The Attempt at a Solution

I'm stumped on how to carry out this problem, but I'm thinking that using Gauss's Law to find the electric field would be helpful so that you can then integrate it to find V. However, my cylindrical integration skills are a little shaky and I'm not sure if this is the the correct way. Any help would be appreciated. Thanks

 

[Mindscrape]

Yes, Gauss's law is always the way to go when you have symmetry. First off, there is no charge on the inside, so we know that from 0<s<a (I'm going to use s as the variable for circular radius and phi for the angle) will be 0. So all we really need to do is find the electric field inside the plastic. Since no dielectric is given, so I will just use E, but you can use D later if you want. So...

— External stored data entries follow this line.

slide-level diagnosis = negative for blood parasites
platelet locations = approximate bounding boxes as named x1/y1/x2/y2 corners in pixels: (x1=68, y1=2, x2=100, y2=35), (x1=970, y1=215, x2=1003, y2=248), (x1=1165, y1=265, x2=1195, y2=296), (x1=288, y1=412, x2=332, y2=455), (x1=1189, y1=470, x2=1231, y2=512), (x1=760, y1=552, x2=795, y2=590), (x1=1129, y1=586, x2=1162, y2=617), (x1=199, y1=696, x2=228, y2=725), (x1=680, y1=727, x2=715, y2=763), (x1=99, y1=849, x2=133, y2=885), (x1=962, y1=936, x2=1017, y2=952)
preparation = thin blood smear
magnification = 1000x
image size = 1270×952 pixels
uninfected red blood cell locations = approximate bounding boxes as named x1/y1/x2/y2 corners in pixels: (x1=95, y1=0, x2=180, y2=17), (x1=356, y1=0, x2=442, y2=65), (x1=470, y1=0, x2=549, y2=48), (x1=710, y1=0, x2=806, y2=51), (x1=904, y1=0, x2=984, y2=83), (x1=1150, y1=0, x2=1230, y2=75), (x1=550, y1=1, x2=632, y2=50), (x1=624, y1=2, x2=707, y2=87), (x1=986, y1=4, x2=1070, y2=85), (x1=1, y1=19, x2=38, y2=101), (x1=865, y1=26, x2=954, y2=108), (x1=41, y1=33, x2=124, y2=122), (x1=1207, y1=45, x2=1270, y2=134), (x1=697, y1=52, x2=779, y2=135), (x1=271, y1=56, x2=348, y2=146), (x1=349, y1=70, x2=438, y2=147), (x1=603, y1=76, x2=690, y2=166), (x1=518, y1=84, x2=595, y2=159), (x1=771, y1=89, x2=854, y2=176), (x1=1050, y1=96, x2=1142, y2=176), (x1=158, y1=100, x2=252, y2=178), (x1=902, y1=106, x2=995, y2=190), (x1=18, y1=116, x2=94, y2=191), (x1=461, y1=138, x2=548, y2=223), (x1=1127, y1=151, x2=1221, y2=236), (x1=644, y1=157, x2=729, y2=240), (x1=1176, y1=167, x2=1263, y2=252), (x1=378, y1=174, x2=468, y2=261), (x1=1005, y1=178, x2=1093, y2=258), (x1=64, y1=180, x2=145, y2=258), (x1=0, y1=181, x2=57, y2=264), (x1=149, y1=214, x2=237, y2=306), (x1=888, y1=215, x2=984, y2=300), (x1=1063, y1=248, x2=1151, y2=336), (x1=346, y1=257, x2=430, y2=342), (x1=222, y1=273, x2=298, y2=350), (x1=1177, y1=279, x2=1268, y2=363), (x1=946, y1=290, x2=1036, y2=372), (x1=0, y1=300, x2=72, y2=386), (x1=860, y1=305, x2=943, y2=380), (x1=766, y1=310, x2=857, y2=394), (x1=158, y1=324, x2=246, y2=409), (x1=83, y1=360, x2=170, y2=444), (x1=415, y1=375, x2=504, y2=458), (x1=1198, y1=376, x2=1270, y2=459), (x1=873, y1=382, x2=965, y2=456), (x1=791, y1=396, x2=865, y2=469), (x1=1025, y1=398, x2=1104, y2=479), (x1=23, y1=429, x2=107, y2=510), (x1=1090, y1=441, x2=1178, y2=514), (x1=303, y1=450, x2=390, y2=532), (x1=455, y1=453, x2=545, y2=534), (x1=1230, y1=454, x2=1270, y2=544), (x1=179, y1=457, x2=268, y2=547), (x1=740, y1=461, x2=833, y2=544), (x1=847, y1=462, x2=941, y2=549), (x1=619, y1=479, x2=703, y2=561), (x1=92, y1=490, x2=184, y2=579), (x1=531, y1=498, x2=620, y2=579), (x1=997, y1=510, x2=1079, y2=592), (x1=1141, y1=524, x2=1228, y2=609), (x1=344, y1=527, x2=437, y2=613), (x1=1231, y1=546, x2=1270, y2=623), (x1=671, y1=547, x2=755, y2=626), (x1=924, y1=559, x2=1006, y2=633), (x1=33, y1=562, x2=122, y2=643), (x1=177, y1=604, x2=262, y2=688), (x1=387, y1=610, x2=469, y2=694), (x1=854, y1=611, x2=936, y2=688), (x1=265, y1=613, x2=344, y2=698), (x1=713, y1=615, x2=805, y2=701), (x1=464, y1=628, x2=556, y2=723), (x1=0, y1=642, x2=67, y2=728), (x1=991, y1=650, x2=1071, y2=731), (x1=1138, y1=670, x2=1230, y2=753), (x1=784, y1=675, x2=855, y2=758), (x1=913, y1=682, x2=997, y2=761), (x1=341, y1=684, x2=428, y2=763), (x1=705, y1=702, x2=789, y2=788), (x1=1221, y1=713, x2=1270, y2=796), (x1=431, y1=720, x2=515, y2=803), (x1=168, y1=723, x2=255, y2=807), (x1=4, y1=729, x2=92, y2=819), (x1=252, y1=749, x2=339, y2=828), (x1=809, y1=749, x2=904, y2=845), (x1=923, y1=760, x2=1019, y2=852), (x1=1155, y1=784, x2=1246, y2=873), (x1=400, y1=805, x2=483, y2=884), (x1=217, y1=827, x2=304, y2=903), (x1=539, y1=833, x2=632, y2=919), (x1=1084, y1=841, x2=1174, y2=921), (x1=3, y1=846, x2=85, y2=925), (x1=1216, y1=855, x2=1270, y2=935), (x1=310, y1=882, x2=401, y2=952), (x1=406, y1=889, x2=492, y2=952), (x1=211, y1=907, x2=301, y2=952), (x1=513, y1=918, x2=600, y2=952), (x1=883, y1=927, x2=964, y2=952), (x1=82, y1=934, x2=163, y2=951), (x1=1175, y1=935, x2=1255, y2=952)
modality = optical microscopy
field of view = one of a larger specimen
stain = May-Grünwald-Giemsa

$$\iint_S \mathbf{E} \cdot d\mathbf{a} = \frac{\iiint_V \rho(\mathbf{s}') dV'}{\epsilon_0}$$

Since I think you can probably manage the surface integral, let's focus on the volume element.


Use the proper Jacobian for the cylindrical coordinate

$$\int_0^L \int_0^{2\pi} \int_A^B \rho s' ds' d\phi' dz'$$

Can you take it from here?

$$V = - \int_a^b \mathbf{E} \cdot d \mathbf{l}$$

where the a and b are technically different a and b from the ones in your problem, and might even be because I don't remember which direction the integral goes in.

 

[gathan77]

Ok, I've been working on this a little, so I was wondering if you could tell me if I'm wrong.

E L 2 π r = ρ * L π ( r$$^{2}$$ - a$$^{2}$$ ) / ε

So,

E = ρ ( r$$^{2}$$ - a$$^{2}$$ ) / 2 ε r

Knowing

ΔV = - ∫ E dr
= - ∫ [ρ ( r$$^{2}$$ - a$$^{2}$$) / 2 ε r ] dr
= ( ρ / 2 ε ) ∫ [( a$$^{2}$$ - r$$^{2}$$ ) / r ] dr

Then we can split that into two integrals. So,

ΔV = ( ρ / 2 ε )[∫( a$$^{2}$$ / r ) dr - ∫ r dr]
= ( ρ / 2 ε ) [a$$^{2}$$(ln(a) - ln(b)) - (a$$^{2}$$ / 2 - b$$^{2}$$/2]

Does this look right?

 

[Mindscrape]

Looks good to me. :)